#### READING TEXT:
::::::

This tutorial pre-supposes that the user will have some basic experience of Word's 'replace' function.
The secret of using wildcard searches is to identify the unique string of text that you wish to find. Wildcards are combined with regular text and formatting options to represent the characters or sequences of characters in that string. Because different combinations of characters can be represented by a variety of wildcard combinations, there is often more than one way of identifying a particular string of text within a document. How you choose to represent that group of characters is therefore a matter of individual preference; and the context of the text within the document will to a great extent dictate the most suitable combination to use on a particular occasion.
Start by identifying the string you wish to replace and then pop up the replace function (CTRL+H) or select Advanced Find from the Editing group on the Home tab of the ribbon (see below); or in earlier Word versions Edit > Replace.
Click the 'More' button to present the additional functions and check the 'Use wildcards' option:
Wildcard | Description | Notes |
? and * |
The two most basic wildcards are ? and
*. They are essentially similar in use. ? is used to represent a single character and * represents any number of characters. On their own, these have limited use. s?t will find sat, set,sit ,sot and any other combination of three characters beginning with 's' and ending with 't'. It will also find that combination of letters with a word, thus it would locate the relevant (highlighted) part of inset etc. |
In the quoted example, the asterisk returns st as a
match. Word does not limit the number of characters that the asterisk can match, and it does not require that characters or spaces reside between the literal characters that you use with the asterisk. The asterisk is a rather blunt weapon which must be used with care, as it can return a lot of unwanted results. |
@ | @ is used to find re-occurrences of the previous character (if any). e.g. lo@t will find lot or loot, ful@ will find ful or full etc. | |
< > | With any of the above (or any
other combination of wildcards and characters), you can use
the brackets < and
> to mark the start and
end of a word respectively. Thus in the example used above
for '*' <s*t> would find 'secret' and 'serpent', but not 'sailing boats' and 'sign over documents'. Though again, given the use of '*', beware as it will find the block of text from a word starting with 's' to the end of the next word in the document ending with 't', e.g. 'sailing boat' which may not be what you had in mind. The <> brackets can be used in pairs as above or individually as appropriate e.g. ful@> will find 'full' and the appropriate part of 'wilful' but not 'wilfully |
|
[ ] | Square brackets are always used in pairs and are used to identify
specific characters or ranges of characters. e.g.: [abc] will find any of the letters abc. [F] will find upper case 'F'; [A-Z] will find any upper case letter; [0-9] will find any single number; [13579] will find any odd numbers; [0-9A-Za-z] will find any numbers or letters. The characters can be any character or series of characters, including space. Characters are processed in order - lowest first. If you are uncertain which character is lower than another check with 'Insert > Symbol'. |
|
[!] |
[!] is very similar to [ ] except in this
case it finds any character not listed in the box
so [!o] would find every character except
“o”.

::::::

#### RECORD SET:
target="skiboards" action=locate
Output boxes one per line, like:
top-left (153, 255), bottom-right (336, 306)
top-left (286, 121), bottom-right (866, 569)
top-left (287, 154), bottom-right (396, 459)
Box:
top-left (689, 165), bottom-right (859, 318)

::::::

#### THINGS TO DO:
a. Translate this sentence from the wildcard tutorial into Spanish: "The secret of using wildcard searches is to identify the unique string of text that you wish to find."
b. From the wildcard tutorial, extract the passage that begins with the words containing "This tutorial pre-supposes" and ends with "a particular occasion.".

#### RESPONSE LIST:
a. El secreto para usar búsquedas con comodines es identificar la cadena única de texto que desea encontrar.

b.
This tutorial pre-supposes that the user will have some basic experience of Word's 'replace' function.
The secret of using wildcard searches is to identify the unique string of text that you wish to find. Wildcards are combined with regular text and formatting options to represent the characters or sequences of characters in that string. Because different combinations of characters can be represented by a variety of wildcard combinations, there is often more than one way of identifying a particular string of text within a document. How you choose to represent that group of characters is therefore a matter of individual preference; and the context of the text within the document will to a great extent dictate the most suitable combination to use on a particular occasion.